Typical hallmarks of the TME, such as hypoxia and acidic environment, can influence iron metabolism, leading to an enhanced uptake and storage of iron, thereby facilitating uncontrolled cell proliferation and tumor growth (Wang et al., 2016). GBM cells also upregulate the levels of ferritin, the primary storage form of iron in the CNS, to increase iron sequestration (Liu et al., 2020). Li and collaborators observed increased levels of ferritin light chain (FTL) in TAMs within GBM microenvironment. The upregulation of FTL suppress calcium-independent phospholipase A2β (iPLA2β), whose activity, under physiological condition, prevents cells damage by inhibiting lipid peroxide accumulation (Li et al., 2023). This suppression promotes the polarization of TAMs towards the M2-like phenotype, which contributes to an immunosuppressive TME, thereby facilitating tumor progression and immune evasion (Li et al., 2023). Ferritin upregulation is associated with the epithelial-mesenchymal transition (EMT) and chemoresistance in glioma under hypoxic conditions, by activating the AKT/Glycogen synthase kinase-3 beta (GSK3β)/β-catenin signalling pathway (Figure 4) (Liu et al., 2020).

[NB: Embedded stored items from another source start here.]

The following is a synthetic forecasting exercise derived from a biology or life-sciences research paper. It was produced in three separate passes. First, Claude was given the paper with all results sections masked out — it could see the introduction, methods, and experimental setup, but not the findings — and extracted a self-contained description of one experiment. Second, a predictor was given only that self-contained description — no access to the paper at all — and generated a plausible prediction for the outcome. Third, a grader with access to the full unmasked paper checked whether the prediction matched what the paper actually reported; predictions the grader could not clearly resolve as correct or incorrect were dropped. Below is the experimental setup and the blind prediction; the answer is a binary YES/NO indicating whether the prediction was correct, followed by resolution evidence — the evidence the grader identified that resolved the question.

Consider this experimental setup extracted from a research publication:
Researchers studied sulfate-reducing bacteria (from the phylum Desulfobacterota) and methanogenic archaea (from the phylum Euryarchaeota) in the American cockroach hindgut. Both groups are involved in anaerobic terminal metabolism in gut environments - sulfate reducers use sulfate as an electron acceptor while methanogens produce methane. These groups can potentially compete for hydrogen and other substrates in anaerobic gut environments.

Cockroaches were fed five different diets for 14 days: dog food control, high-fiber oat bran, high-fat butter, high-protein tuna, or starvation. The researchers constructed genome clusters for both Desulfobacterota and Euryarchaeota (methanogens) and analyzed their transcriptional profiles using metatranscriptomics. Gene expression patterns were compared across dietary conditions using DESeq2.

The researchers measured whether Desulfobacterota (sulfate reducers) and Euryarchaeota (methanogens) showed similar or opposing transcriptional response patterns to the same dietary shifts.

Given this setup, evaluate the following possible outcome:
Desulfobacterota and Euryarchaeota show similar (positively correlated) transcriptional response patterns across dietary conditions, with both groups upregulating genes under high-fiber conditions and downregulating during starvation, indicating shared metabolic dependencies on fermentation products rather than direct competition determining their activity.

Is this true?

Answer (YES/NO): NO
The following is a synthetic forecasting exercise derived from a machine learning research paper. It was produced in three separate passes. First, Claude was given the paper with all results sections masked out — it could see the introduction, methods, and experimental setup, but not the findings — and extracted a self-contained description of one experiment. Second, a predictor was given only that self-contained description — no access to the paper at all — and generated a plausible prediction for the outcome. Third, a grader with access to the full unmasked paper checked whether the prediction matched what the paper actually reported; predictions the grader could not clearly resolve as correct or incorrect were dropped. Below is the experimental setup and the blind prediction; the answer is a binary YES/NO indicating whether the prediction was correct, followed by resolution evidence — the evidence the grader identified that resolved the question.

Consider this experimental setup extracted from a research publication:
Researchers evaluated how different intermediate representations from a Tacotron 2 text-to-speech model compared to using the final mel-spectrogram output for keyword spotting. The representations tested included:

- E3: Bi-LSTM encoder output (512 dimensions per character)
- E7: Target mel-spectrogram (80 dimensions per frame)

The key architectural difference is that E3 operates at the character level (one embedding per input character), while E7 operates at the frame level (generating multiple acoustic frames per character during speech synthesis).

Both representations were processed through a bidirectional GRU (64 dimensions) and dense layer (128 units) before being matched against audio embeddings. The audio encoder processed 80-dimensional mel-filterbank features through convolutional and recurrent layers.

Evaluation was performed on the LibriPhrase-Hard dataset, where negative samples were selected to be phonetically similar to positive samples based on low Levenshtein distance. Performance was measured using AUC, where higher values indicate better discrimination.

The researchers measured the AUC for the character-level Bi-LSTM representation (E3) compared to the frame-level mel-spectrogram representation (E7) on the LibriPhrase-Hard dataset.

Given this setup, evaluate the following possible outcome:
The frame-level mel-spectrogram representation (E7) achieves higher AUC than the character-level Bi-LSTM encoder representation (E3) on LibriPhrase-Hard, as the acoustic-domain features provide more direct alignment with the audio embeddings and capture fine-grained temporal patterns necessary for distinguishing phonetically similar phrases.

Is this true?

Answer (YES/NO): NO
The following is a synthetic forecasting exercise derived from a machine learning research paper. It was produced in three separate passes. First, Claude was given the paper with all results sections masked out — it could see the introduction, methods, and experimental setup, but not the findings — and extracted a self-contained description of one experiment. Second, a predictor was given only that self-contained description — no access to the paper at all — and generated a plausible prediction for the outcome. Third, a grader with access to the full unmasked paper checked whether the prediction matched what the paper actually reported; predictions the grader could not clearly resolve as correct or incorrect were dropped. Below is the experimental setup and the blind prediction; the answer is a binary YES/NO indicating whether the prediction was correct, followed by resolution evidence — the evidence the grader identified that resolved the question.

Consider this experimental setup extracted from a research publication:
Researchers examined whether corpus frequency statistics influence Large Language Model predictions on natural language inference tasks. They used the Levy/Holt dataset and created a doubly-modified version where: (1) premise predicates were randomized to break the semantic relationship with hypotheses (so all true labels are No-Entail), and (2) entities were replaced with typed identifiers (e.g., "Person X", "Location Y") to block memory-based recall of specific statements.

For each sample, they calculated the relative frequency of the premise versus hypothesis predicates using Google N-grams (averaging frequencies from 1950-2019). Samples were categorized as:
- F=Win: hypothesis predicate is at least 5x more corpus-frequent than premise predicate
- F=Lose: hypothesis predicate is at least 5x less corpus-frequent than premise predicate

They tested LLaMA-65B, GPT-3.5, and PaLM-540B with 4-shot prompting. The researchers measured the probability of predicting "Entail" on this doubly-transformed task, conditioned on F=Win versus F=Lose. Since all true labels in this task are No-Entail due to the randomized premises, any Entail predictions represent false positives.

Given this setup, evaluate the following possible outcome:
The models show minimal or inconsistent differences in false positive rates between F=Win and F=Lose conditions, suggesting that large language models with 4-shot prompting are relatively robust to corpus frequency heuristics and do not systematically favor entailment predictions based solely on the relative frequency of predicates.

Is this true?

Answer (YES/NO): NO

The maintenance of homeostatic iron levels is guaranteed by the iron regulatory protein 1 (IRP1, also known as ACO1), which regulates the expression of ferritin and transferrin at the post-transcription levels (Katsarou and Pantopoulos, 2020).

An additional piece of evidence, highlighting the involvement of iron metabolism in GBM metabolic reprogramming, analyses the role of epigenetic regulators that influence tumor growth. In an orthotopic GBM mouse model, mTOR2 complex (mTORC2) activation has been shown to induce H3 histone acetylation, promoting the transcription of iron-related genes, including TfR1, FTL and ferritin heavy chain (FTH1), which in turn enhances the survival of GBM cells (Figure 4) (Masui et al., 2019).

Iron also plays a significant role in maintaining the redox balance within GBM cells, participating in Fenton reaction in which ferrous iron (Fe²⁺) reacts with hydrogen peroxide (H₂O₂) to generate hydroxyl radicals. This means that excessive amount of free iron could lead to uncontrolled reactive oxygen species (ROS) production, the main responsible for DNA damage, contributing to genomic instability, an important hallmark of cancer (Torti and Torti, 2013). Moreover, these radicals could attack polyunsaturated fatty acids (PUFAs) in cell membranes, initiating lipid peroxidation, suggesting that the interplay between iron and lipid metabolism is another important aspect of GBM metabolic reprogramming.

The complex interplay between iron levels, metabolic demand and TME conditions underscores the importance of developing targeted therapies aimed at disrupting iron metabolism in GBM, by understanding the mechanism through which GBM cells manipulate iron levels.